*** Provided information ***
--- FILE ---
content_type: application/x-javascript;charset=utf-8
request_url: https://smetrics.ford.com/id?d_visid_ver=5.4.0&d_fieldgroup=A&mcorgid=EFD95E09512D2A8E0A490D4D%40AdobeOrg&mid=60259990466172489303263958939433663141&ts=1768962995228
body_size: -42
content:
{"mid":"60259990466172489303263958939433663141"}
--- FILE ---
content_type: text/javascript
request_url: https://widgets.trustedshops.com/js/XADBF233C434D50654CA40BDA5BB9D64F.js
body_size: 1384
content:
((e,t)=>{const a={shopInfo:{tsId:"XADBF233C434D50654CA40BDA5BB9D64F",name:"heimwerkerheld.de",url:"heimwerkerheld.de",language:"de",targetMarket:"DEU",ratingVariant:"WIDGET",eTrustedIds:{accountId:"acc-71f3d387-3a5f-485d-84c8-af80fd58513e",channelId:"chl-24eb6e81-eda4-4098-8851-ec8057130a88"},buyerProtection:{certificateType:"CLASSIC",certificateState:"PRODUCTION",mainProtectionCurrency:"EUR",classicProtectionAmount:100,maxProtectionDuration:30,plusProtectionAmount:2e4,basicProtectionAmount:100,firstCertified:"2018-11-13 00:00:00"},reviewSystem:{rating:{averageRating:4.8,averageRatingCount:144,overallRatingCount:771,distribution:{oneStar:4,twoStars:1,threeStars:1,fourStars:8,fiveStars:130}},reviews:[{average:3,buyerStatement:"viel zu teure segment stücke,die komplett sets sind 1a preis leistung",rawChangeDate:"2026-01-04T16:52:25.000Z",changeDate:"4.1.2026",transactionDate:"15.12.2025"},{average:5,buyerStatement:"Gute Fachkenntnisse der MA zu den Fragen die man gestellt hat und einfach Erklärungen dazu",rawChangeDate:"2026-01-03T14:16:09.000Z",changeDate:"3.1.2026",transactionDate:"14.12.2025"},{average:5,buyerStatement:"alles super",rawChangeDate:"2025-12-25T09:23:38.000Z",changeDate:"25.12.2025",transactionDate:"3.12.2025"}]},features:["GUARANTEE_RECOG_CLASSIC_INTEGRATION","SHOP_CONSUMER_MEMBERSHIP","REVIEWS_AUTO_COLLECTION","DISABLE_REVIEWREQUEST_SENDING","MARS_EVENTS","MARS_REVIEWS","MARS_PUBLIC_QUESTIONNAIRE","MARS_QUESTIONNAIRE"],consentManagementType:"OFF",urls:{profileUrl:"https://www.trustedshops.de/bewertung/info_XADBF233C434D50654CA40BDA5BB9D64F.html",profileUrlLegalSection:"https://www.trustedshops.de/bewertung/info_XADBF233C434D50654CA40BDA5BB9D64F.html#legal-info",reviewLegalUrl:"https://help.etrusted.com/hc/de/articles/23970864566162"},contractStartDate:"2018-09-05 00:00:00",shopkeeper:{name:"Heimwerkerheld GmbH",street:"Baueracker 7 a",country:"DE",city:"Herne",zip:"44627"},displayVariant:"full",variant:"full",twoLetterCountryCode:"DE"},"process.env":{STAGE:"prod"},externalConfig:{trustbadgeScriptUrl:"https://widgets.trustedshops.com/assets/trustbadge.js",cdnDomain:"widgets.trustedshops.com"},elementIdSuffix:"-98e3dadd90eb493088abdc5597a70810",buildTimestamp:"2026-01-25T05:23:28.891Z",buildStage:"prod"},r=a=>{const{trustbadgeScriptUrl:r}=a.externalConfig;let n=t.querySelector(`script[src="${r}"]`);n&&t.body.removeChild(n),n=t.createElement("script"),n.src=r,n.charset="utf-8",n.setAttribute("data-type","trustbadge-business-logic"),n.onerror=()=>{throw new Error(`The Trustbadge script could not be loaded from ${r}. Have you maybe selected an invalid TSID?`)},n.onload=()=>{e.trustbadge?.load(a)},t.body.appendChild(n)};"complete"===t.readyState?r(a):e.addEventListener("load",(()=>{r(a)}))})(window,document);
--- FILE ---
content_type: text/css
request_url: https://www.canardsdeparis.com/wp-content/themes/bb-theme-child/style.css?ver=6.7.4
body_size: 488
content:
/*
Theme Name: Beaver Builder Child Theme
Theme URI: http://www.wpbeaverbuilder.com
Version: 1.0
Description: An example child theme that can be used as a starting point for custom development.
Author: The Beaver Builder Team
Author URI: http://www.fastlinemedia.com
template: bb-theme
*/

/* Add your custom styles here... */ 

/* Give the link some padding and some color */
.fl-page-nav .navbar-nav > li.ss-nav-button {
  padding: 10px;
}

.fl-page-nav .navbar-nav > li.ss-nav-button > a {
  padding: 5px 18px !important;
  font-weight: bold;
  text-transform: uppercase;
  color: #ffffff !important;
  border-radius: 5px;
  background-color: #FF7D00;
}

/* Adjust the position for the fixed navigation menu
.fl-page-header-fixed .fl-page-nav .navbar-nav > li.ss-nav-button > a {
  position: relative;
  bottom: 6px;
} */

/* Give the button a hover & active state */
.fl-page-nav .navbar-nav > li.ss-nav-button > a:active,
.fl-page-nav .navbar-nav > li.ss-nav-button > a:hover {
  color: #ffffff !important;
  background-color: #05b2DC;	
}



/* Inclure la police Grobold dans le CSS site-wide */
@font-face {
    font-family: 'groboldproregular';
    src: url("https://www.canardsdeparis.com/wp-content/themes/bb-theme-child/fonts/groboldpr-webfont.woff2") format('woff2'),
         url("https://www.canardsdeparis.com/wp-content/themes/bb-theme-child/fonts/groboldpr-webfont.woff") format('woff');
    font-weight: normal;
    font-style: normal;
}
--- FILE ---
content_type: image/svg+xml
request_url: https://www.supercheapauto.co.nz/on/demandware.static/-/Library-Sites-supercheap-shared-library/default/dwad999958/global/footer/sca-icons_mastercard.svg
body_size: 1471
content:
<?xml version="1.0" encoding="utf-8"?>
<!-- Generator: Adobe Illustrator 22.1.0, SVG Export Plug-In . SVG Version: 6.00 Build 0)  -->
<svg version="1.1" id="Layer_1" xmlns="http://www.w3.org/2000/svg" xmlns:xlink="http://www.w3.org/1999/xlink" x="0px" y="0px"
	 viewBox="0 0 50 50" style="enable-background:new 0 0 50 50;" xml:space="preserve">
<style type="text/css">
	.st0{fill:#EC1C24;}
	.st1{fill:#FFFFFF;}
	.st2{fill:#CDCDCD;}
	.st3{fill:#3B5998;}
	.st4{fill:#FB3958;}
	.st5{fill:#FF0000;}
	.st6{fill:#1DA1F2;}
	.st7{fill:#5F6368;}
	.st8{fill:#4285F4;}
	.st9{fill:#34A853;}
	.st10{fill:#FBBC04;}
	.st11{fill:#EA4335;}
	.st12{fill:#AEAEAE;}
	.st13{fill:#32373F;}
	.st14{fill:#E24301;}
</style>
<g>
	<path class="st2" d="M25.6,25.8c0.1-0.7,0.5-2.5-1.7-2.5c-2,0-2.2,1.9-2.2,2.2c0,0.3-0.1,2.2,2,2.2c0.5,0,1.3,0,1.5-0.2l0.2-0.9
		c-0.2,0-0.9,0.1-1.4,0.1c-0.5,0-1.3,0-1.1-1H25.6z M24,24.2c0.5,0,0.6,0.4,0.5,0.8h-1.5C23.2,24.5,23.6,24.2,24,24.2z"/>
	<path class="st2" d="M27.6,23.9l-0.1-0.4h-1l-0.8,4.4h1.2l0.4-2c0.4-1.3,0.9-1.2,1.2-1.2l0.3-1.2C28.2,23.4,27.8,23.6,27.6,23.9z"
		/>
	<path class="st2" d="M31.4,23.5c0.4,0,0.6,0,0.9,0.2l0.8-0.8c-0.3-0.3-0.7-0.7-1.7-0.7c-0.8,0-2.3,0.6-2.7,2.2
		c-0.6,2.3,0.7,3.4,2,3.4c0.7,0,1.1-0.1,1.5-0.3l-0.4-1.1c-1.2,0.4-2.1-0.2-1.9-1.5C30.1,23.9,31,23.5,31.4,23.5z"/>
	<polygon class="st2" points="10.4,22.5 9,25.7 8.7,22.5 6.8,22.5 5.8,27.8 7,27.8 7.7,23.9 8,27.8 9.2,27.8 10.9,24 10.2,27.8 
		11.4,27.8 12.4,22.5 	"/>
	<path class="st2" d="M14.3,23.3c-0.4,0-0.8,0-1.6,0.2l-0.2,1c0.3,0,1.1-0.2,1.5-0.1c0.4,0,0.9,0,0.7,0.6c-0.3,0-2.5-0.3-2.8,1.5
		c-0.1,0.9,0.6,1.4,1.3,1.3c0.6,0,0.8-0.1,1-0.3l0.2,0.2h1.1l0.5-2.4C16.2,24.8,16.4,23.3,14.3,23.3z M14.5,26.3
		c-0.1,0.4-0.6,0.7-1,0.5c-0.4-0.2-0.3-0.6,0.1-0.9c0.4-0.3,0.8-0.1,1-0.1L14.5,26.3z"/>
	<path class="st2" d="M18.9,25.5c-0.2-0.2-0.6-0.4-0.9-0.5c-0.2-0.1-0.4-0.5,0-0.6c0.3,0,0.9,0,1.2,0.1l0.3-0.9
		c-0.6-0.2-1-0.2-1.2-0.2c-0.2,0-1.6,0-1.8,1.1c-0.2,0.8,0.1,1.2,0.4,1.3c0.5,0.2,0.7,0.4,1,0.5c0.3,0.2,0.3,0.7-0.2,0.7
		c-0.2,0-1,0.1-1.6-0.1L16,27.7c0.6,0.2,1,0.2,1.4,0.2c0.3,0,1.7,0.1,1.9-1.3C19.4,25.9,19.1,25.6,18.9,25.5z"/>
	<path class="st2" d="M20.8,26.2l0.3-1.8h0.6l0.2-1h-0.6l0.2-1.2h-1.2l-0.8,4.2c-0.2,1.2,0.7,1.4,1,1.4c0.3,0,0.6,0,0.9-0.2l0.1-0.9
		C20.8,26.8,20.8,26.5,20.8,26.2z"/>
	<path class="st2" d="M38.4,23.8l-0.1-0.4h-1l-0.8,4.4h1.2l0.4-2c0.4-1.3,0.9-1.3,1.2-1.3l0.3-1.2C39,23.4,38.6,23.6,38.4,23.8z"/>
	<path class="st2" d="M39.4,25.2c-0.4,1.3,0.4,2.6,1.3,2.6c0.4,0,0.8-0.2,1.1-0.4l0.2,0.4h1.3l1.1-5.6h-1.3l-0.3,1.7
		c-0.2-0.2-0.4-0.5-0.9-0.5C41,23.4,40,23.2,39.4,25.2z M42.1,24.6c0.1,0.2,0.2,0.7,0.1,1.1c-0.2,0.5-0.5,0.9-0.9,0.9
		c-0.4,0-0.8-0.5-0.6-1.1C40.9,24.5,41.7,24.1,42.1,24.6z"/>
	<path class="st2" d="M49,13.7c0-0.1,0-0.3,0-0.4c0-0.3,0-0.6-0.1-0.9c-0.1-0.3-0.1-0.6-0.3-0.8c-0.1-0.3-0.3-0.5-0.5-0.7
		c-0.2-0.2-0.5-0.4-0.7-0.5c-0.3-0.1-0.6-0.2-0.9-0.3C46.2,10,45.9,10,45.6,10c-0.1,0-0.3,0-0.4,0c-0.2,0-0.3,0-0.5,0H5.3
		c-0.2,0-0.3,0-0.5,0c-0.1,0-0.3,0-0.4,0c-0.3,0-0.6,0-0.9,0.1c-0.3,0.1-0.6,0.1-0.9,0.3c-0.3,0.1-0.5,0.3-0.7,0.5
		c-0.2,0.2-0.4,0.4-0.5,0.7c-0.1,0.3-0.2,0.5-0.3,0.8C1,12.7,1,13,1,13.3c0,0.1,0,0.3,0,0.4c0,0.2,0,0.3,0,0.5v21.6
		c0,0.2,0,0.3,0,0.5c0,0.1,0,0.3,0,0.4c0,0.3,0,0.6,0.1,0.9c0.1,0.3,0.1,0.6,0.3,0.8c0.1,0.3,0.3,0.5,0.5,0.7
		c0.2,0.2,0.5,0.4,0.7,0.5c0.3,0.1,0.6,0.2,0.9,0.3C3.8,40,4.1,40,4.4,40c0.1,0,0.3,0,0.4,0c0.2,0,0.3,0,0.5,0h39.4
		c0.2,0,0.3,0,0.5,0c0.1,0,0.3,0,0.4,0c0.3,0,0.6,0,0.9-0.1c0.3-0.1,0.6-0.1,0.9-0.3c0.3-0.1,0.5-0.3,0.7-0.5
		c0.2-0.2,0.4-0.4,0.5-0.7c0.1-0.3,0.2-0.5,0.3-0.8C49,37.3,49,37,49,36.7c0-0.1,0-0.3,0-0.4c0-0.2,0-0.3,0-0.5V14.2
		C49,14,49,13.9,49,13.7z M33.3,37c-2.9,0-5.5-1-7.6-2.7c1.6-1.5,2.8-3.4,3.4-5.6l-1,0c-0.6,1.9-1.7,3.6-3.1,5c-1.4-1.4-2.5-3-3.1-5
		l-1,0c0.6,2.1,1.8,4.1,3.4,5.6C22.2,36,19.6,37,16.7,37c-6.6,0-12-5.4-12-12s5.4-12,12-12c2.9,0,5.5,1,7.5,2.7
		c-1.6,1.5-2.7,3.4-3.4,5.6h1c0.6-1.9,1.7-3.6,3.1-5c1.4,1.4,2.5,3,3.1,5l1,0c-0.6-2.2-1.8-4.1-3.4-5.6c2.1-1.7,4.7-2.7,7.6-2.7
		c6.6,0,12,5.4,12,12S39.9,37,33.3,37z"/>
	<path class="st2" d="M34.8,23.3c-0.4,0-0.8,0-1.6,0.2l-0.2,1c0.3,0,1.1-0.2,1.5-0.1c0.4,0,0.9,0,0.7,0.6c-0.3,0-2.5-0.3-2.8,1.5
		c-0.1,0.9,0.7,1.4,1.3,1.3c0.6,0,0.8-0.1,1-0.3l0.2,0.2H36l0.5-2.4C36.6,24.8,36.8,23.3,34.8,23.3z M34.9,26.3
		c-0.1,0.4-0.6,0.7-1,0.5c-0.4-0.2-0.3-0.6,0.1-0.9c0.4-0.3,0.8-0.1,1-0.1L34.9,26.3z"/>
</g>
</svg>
***
How many lines of the data contain the word "background"? Answer with the number alone.

**Final answer**
3